▸ PROBLEM A
In the immigration enforcement case summaries, what alias was Boreland also known by?
▸ PROBLEM B
Reproduce the immigration enforcement case summaries word for word, starting at the words "WEST MIDLANDS Deported" and ending after "2008 to assist.".

▸ EXCERPTED TEXT
Seized PCs and laptops yielded evidence including 5,000 scanned copies of counterfeited Romanian ID cards. It is believed that these were provided as part of the package to workers from outside the EU to “legitimise” their employment – but at a cost to the employee, instantly putting them into debt bondage.

£120,000 was seized under the Proceeds of Crime Act – this is the largest cash seizure in the history of Derbyshire Police. The Equality and Human Rights Commission has sought advice from UKBA officers on an inquiry it has launched into abuses of employees in the UK food processing sector

The labour provider and his sister plus one of the company directors were charged with conspiracy to facilitate illegal entry for the purposes of labour exploitation.
The other two company directors paid a £60,000 civil penalty.

The labour provider and his sister pleaded guilty. The company director said he was innocent, but was tried and found guilty.

WEST MIDLANDS Deported in May 2009

A Jamaican national going by the name of Clerriky Rochester BORELAND was granted entry clearance in Kingston, Jamaica as the spouse of a British National. He travelled to the UK and was granted indefinite leave to remain.

Intelligence suggested that the subject was involved in the supply of class A drugs in the Birmingham and Nottingham areas; traditional policing methods had failed to bring a successful prosecution. The UKBA were approached in October 2008 to assist.

The immigration crime team checked Home Office databases and cross referenced them to police databases. They were able to ascertain that Boreland was also known by the alias of Klemens Kapuuo SALMON and that a person in that name was a previous UKBA removal. Photograph comparisons quickly established that Salmon and Boreland were one and the same.

A warrant was obtained by the team and the subject was located and arrested. He was charged with obtaining leave to remain in the UK by deception and subsequently convicted to twelve months imprisonment upon a guilty plea.

He was recommended for deportation upon conclusion of sentence and was successfully deported in May 2009. The new fingerprint regime for visas will prevent him from entering the UK.

LEEDS – sentencing took place on 22 December 2009

A group of Nigerian males and females involved in ‘sham marriages’ with Slovakian males and females. Marriages were centred on churches in the Bradford area and were taking place to allow the Nigerian parties to remain in the UK as spouses of EU Citizens. It was believed up to £2,000 cash was being extorted from Nigerian men desperate to stay in the UK.

• Denis Baiger (CZE) – four and a half years imprisonment for conspiracy to facilitate / supply of class A drug offences.

• Adeola Abimbola Orobiyi (NGA) – three and a half years imprisonment for conspiracy to facilitate / possess false identity documents with intent offences.

(Stored entries)
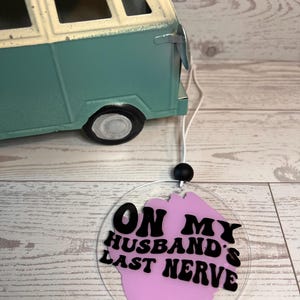 Rearview mirror car charm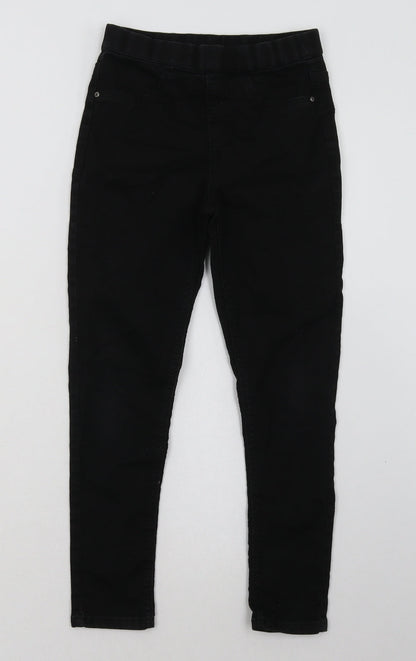 Matalan Girls Black  Cotton Jegging Trousers Size 9 Months  Regular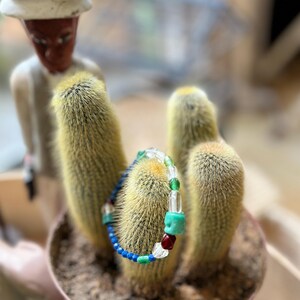 antique glass bead bracelet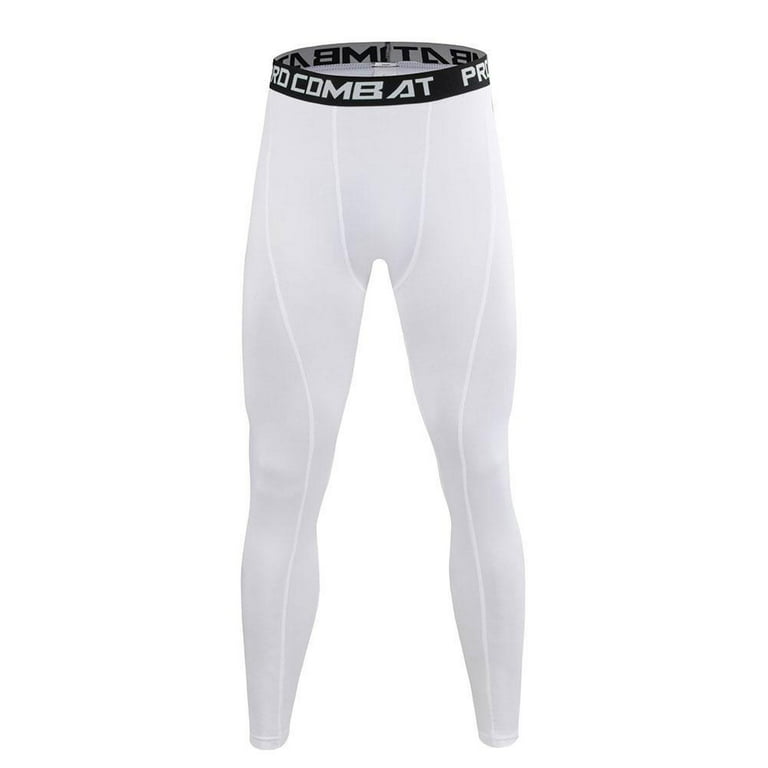 Men's Compression Leggings Pants Trousers Running Fitness Baskerball Best  G7D4 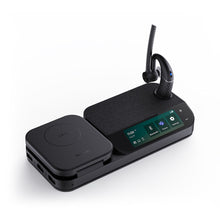 Load image into Gallery viewer, Yealink BH71 Mono Bluetooth Headset with Workstation, Portable Charging Case and BT51 USB Dongle, Cancel 90% of Background Noise, Free to move & talk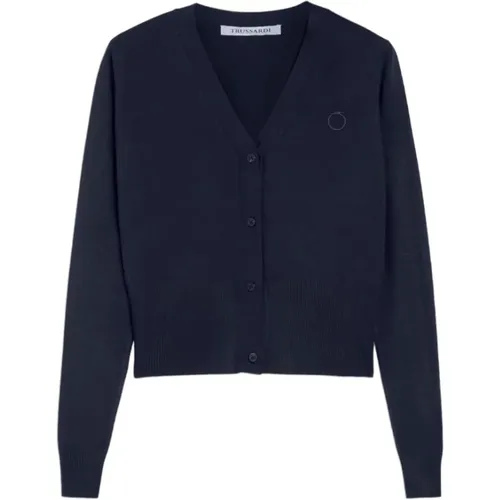 Cardigans , female, Sizes: XS - Trussardi - Modalova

▸ REPLY A
Klemens Kapuuo SALMON

▸ REPLY B
WEST MIDLANDS Deported in May 2009

A Jamaican national going by the name of Clerriky Rochester BORELAND was granted entry clearance in Kingston, Jamaica as the spouse of a British National. He travelled to the UK and was granted indefinite leave to remain.

Intelligence suggested that the subject was involved in the supply of class A drugs in the Birmingham and Nottingham areas; traditional policing methods had failed to bring a successful prosecution. The UKBA were approached in October 2008 to assist.